Categories
Article

Buy and hold investors believe that “time in the market” is better than “timing the market.” If you use this strategy, you will buy securities and hold them for long periods of time. The idea is that long-term returns can overcome short-term volatility. This strategy is the opposite of market timing.

Buy and Hold

The buy and hold investor will argue that holding for longer periods requires less frequent trading. Trading costs are minimized. This will increase the overall net return of the portfolio.
Portfolios using the buy and hold strategy have been called lazy portfolios. This is because of their passive nature.

Core and Satellite

Core and satellite a common portfolio design. It consists of a “core,” such as a large-cap stock index mutual fund, which represents the largest part of the portfolio. Other types of funds—the “satellite” funds—each consist of smaller parts to create the whole.

The main goal of this design is to reduce risk through diversification while beating a standard benchmark, such as the S&P 500 Index. This type of portfolio will hopefully achieve above-average returns with below-average risk.

The Dave Ramsey Portfolio

Talk show host and finance guru Dave Ramsey touts a four mutual fund strategy. Dave’s wisdom is in his simplicity.
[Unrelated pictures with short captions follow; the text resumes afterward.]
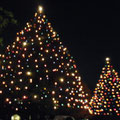 2013-12 立教大学イルミネーション点灯式  / 立教大学本館前広場
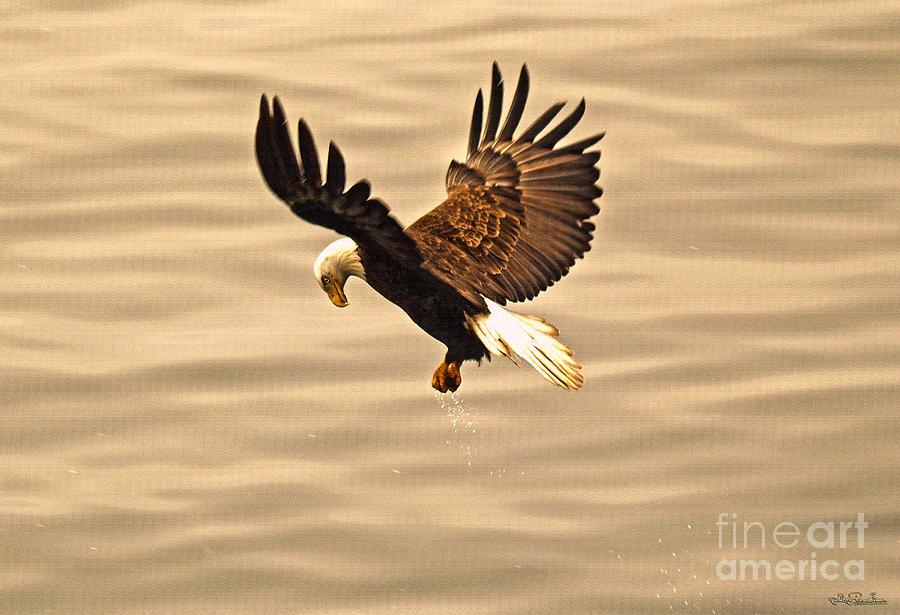 Eagle Photograph - Eagles Pause by Skye Ryan-Evans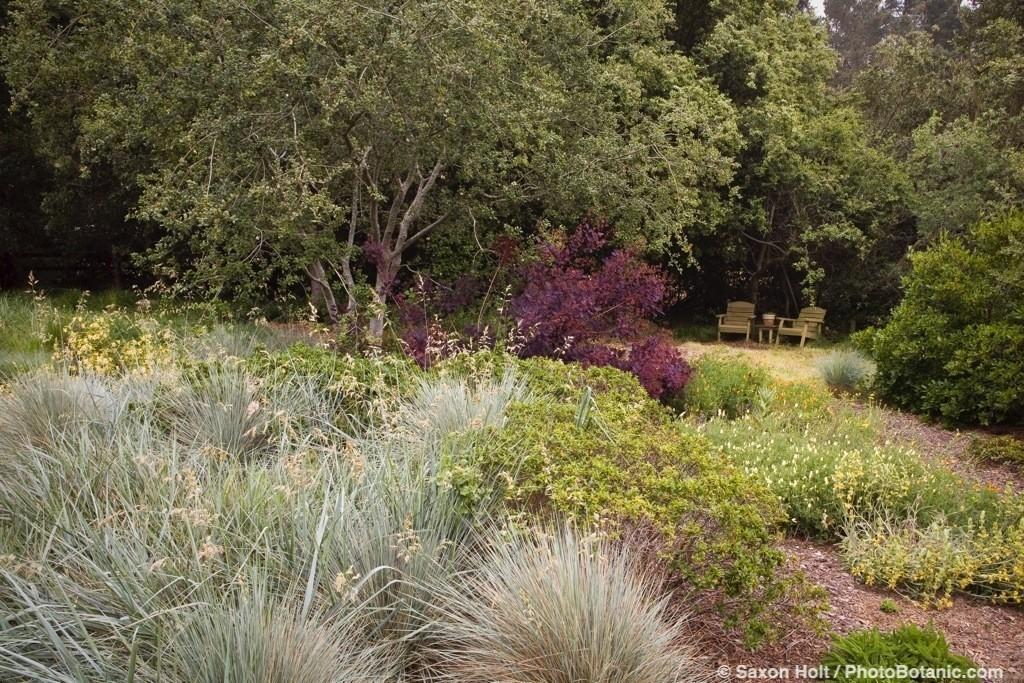 Live Oak tree (Quercus californica) in California meadow garden with wild rye (Helictotrichon sempervirens), rye (Leymus condensatus) David Fross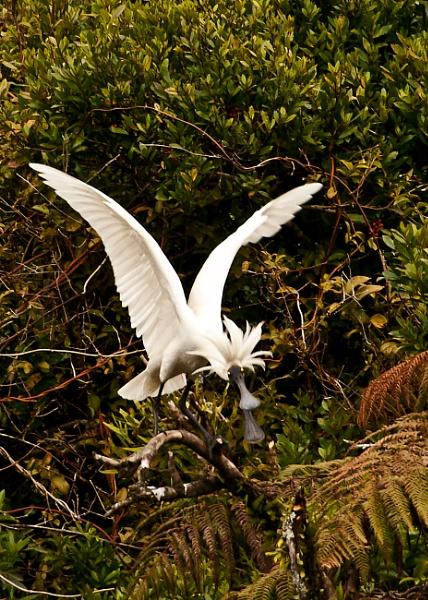 Spoonbill - Okarito NZ by barryyoungnz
His methods are easy to grasp. However, the wisdom stops there.
These four mutual fund types will often find fund overlap, meaning that there is little diversity. Further, lower-risk assets, such as bonds and cash, are absent from the portfolio.

Modern Portfolio Theory

Modern portfolio theory (MPT) is a method where you attempt to take a minimal level of market risk to capture maximum-level returns. If you follow the tenets of MPT, you may use a core and satellite approach, as described above.

Buy and Hold

Every investor would like to achieve the highest possible return without taking extreme levels of risk. But how can this be done? The short answer is diversification. According to MPT, you can hold an asset type that is high in risk by itself. But, when combined with other investments, the portfolio can be balanced so that its risk is lower than some of the underlying assets.

Post-Modern Portfolio Theory (PMPT)

The difference between PMPT and MPT is the way they define risk and build portfolios based on this risk. MPT sees risk as symmetrical. The portfolio construction is comprised of several diverse investments. These have various risk levels that combine to achieve a reasonable return. It is more of a big-picture view of risk and returns.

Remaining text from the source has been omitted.